In a recent turn of events, hedge funds have amassed the largest short positions in oil futures and options since July, signaling a growing bearish sentiment among these influential investors. Bloomberg reports that Money managers have more than quadrupled bearish bets on US oil in the past month as demand angst returns to markets. Short-only positions rose by more than 20,000 contracts to 95,756 in the week ended Nov. 7, according to Commodity Futures Trading Commission data. Shorts are now the highest since July. At the same time, hedge funds slashed wagers on rising prices for the sixth straight week. This shift in sentiment reflects a confluence of factors, including concerns over slowing global economic growth, rising US oil inventories, and the easing of geopolitical tensions. US crude ended last week near July lows, before rebounding slightly Monday.
The latest data from the U.S. Commodity Futures Trading Commission (CFTC) shows that hedge funds and other managed money traders held a net short position of 125 million barrels of oil futures and options as of October 10. This is the largest net short position since July 25, when it reached 135 million barrels. The increase in short positions comes amid a recent slide in oil prices. Brent crude, the global benchmark, has fallen by more than 10% since hitting a high of $104.13 per barrel on September 5. The decline is due to a number of factors, including concerns about a slowdown in China’s economy, rising COVID-19 cases in Europe, and the release of strategic oil reserves by the United States.

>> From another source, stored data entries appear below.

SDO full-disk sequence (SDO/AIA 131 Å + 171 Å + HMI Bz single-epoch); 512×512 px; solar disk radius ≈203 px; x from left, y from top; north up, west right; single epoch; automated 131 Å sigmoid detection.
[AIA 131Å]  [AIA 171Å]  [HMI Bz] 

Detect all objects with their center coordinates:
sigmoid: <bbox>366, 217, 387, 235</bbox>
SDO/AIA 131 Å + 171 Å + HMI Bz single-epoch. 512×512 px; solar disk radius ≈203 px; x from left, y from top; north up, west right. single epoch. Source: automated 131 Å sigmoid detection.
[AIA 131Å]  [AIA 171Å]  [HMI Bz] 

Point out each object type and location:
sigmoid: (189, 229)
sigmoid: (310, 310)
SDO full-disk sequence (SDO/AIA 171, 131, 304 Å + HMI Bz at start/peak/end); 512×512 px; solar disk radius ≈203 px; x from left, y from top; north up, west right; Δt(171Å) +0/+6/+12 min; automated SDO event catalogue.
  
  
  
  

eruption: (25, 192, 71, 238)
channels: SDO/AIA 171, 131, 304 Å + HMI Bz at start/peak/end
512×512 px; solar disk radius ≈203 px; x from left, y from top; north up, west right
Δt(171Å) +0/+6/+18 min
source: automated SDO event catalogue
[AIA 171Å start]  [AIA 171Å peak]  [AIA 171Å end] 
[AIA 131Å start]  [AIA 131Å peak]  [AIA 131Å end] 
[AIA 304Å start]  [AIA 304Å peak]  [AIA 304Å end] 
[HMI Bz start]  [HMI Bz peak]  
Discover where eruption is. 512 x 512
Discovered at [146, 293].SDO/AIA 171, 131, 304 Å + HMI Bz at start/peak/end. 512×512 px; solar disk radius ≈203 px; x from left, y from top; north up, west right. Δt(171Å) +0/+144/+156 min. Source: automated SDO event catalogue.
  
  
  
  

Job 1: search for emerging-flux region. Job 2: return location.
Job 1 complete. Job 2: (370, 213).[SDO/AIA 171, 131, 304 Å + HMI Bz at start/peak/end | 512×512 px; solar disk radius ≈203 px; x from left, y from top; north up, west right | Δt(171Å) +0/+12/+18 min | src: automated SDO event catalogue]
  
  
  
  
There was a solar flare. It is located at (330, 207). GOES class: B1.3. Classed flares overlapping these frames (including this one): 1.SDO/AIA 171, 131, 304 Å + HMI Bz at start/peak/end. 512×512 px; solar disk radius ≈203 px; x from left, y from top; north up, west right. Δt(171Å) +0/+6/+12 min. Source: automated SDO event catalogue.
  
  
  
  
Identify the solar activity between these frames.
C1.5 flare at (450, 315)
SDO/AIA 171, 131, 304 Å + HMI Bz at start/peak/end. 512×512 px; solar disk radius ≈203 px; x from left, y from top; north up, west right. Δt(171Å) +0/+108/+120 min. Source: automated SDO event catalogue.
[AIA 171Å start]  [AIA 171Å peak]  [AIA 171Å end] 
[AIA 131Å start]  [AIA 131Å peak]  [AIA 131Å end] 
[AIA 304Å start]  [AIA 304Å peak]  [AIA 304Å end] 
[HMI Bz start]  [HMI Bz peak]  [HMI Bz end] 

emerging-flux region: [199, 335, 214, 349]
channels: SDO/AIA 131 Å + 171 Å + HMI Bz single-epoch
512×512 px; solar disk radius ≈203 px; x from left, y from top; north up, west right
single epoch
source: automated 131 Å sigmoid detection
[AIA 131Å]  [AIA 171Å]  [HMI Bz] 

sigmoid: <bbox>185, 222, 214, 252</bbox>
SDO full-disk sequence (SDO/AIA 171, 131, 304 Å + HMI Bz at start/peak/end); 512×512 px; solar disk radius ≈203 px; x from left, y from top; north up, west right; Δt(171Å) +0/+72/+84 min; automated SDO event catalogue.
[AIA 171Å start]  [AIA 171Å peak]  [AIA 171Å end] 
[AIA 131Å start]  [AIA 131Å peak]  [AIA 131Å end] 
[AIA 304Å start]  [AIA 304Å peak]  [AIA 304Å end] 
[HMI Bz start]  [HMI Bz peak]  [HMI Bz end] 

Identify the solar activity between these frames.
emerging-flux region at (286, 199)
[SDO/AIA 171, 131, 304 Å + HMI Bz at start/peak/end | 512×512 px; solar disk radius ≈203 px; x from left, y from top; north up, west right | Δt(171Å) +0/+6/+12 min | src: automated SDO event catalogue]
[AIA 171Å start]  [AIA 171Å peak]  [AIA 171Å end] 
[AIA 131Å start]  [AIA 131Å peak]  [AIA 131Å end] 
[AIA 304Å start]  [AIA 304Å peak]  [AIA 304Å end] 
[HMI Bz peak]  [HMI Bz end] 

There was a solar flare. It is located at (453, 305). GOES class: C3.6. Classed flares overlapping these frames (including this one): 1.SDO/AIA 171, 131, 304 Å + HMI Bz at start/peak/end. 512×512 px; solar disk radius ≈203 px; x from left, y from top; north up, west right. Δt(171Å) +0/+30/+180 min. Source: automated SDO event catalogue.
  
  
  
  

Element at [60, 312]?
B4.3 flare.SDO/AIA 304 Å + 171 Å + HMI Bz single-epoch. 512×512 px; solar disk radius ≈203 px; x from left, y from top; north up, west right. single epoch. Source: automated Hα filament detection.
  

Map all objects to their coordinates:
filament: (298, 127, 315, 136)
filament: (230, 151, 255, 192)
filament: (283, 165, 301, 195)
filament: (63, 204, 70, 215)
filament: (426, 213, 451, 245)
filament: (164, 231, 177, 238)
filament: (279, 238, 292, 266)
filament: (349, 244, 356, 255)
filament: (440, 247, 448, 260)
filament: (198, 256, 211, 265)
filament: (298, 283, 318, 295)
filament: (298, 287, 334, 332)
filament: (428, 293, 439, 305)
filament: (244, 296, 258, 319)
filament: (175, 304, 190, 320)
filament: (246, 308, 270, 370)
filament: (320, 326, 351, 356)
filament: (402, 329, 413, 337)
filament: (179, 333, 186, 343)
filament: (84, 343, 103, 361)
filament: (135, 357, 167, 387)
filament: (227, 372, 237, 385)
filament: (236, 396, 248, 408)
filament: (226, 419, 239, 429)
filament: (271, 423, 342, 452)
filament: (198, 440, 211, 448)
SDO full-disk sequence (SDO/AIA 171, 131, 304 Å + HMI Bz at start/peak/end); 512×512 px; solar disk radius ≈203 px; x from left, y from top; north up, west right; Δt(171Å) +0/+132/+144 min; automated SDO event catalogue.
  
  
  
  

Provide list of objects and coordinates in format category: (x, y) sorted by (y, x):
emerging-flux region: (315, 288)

“The increase in short positions is a reflection of the growing bearish sentiment in the oil market,” said analyst Phil Flynn of Price Futures Group. “Investors are concerned about slowing global economic growth and rising supply, and they are betting that oil prices will continue to fall.”
The increase in short positions could put further downward pressure on oil prices. However, it is important to note that short positions are not always profitable. If oil prices rise, short sellers could be forced to cover their positions by buying back oil futures, which could push prices even higher.
In addition to the increase in short positions, hedge funds have also been reducing their long positions in oil. As of October 10, hedge funds held a net long position of 420 million barrels of oil futures and options. This is down from a net long position of 525 million barrels on September 5. The decline in long positions is a sign that hedge funds are becoming less confident that oil prices will rise in the near future.
The oil market is notoriously volatile, and it is difficult to predict where prices will go next. However, the increase in short positions suggests that hedge funds are increasingly bearish on the outlook for oil. While the factors driving this bearish sentiment are significant, it remains to be seen whether they will translate into a sustained decline in oil prices.